— TASK MATERIAL —
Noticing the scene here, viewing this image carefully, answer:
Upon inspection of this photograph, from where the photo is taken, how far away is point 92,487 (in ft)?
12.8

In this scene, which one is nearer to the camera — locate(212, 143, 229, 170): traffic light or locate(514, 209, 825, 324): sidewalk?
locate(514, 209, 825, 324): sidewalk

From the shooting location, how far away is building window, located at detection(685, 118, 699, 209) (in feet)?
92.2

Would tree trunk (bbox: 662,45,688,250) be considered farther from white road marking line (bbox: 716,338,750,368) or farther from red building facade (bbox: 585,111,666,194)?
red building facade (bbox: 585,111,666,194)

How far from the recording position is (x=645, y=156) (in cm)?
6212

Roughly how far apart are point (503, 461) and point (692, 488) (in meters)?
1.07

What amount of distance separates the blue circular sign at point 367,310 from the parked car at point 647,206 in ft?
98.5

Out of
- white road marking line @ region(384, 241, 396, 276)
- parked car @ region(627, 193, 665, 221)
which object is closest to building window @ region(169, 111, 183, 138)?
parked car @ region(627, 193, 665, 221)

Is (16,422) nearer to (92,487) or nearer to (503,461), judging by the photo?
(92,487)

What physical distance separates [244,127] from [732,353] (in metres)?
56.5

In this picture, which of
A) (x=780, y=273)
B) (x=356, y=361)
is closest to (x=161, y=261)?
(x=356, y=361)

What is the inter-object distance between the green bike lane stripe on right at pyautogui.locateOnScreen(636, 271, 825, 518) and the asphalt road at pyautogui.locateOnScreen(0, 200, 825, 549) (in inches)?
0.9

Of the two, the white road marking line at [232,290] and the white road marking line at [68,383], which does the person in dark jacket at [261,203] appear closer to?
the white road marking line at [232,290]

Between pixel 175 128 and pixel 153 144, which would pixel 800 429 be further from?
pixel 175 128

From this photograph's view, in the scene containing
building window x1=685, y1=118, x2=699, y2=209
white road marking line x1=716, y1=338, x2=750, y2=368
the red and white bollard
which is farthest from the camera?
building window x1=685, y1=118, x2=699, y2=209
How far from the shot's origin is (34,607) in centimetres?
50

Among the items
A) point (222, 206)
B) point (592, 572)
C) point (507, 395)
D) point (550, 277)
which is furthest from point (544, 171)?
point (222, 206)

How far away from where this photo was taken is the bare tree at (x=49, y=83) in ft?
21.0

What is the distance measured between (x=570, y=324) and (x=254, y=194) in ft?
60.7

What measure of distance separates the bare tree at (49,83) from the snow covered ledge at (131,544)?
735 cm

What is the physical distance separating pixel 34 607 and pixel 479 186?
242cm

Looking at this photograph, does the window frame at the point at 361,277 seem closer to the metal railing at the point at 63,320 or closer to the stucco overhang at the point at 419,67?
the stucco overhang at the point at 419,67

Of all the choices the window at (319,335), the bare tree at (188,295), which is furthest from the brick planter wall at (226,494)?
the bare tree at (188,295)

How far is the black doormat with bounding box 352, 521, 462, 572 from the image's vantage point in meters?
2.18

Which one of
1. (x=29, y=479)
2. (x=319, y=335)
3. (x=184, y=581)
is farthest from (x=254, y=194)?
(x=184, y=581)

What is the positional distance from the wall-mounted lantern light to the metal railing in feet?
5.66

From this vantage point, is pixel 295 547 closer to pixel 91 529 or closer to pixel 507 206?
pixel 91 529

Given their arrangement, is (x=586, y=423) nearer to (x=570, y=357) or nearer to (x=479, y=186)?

— YOUR OBJECTIVE —
Return every row above verbatim, without changing anything.

— WRITTEN RESPONSE —
Noticing the scene here, viewing this image carefully, answer:
Upon inspection of this photograph, from where the photo is taken, how far away is point 92,487 (in ft)?
12.8

In this scene, which one is nearer to the camera — locate(212, 143, 229, 170): traffic light or locate(514, 209, 825, 324): sidewalk?
locate(514, 209, 825, 324): sidewalk

From the shooting location, how far away is building window, located at detection(685, 118, 699, 209) (in feet)?
92.2

Would tree trunk (bbox: 662,45,688,250) be considered farther from white road marking line (bbox: 716,338,750,368) or farther from red building facade (bbox: 585,111,666,194)?
red building facade (bbox: 585,111,666,194)

How far from the recording position is (x=645, y=156) (in cm)?
6212

Roughly how far apart are point (503, 461) and point (692, 488) (in meters)?
1.07

What amount of distance separates the blue circular sign at point 367,310 from the parked car at point 647,206 in ft?
98.5

Out of
- white road marking line @ region(384, 241, 396, 276)
- parked car @ region(627, 193, 665, 221)
which object is closest to building window @ region(169, 111, 183, 138)?
parked car @ region(627, 193, 665, 221)

Is (16,422) nearer to (92,487) or nearer to (503,461), judging by the photo?
(92,487)

What physical distance separates [244,127] from [732,353] (in metres)?
56.5

In this picture, which of
A) (x=780, y=273)
B) (x=356, y=361)
is closest to (x=161, y=261)?
(x=356, y=361)

What is the inter-object distance between the green bike lane stripe on right at pyautogui.locateOnScreen(636, 271, 825, 518) and the asphalt road at pyautogui.locateOnScreen(0, 200, 825, 549) (in inches)?
0.9

Of the two, the white road marking line at [232,290] and the white road marking line at [68,383], which does the person in dark jacket at [261,203] appear closer to?
the white road marking line at [232,290]

Between pixel 175 128 and pixel 153 144, which would pixel 800 429 be further from?
pixel 175 128

From this photograph's view, in the scene containing
building window x1=685, y1=118, x2=699, y2=209
white road marking line x1=716, y1=338, x2=750, y2=368
the red and white bollard
which is farthest from the camera?
building window x1=685, y1=118, x2=699, y2=209
How far from the shot's origin is (34,607) in centimetres?
50

Among the items
A) point (222, 206)
B) point (592, 572)
C) point (507, 395)
D) point (550, 277)
which is furthest from point (544, 171)?
point (222, 206)

How far away from where this photo was taken is the bare tree at (x=49, y=83) in ft?
21.0

What is the distance measured between (x=570, y=324) and (x=254, y=194) in ft?
60.7

What measure of distance separates the bare tree at (49,83) from the snow covered ledge at (131,544)?
735 cm

What is the physical distance separating pixel 34 607 and pixel 479 186?
242cm

Looking at this photograph, does the window frame at the point at 361,277 seem closer to the metal railing at the point at 63,320 or closer to the stucco overhang at the point at 419,67?
the stucco overhang at the point at 419,67

Of all the choices the window at (319,335), the bare tree at (188,295), which is furthest from the brick planter wall at (226,494)?
the bare tree at (188,295)

How far is the black doormat with bounding box 352, 521, 462, 572 from the image's vantage point in meters?
2.18

Which one of
1. (x=29, y=479)
2. (x=319, y=335)
3. (x=184, y=581)
is farthest from (x=254, y=194)?
(x=184, y=581)

What is the positional distance from the wall-mounted lantern light to the metal railing in feet?
5.66

From this vantage point, is pixel 295 547 closer to pixel 91 529 or closer to pixel 507 206?
pixel 91 529

Given their arrangement, is (x=586, y=423) nearer to (x=570, y=357) or nearer to (x=479, y=186)?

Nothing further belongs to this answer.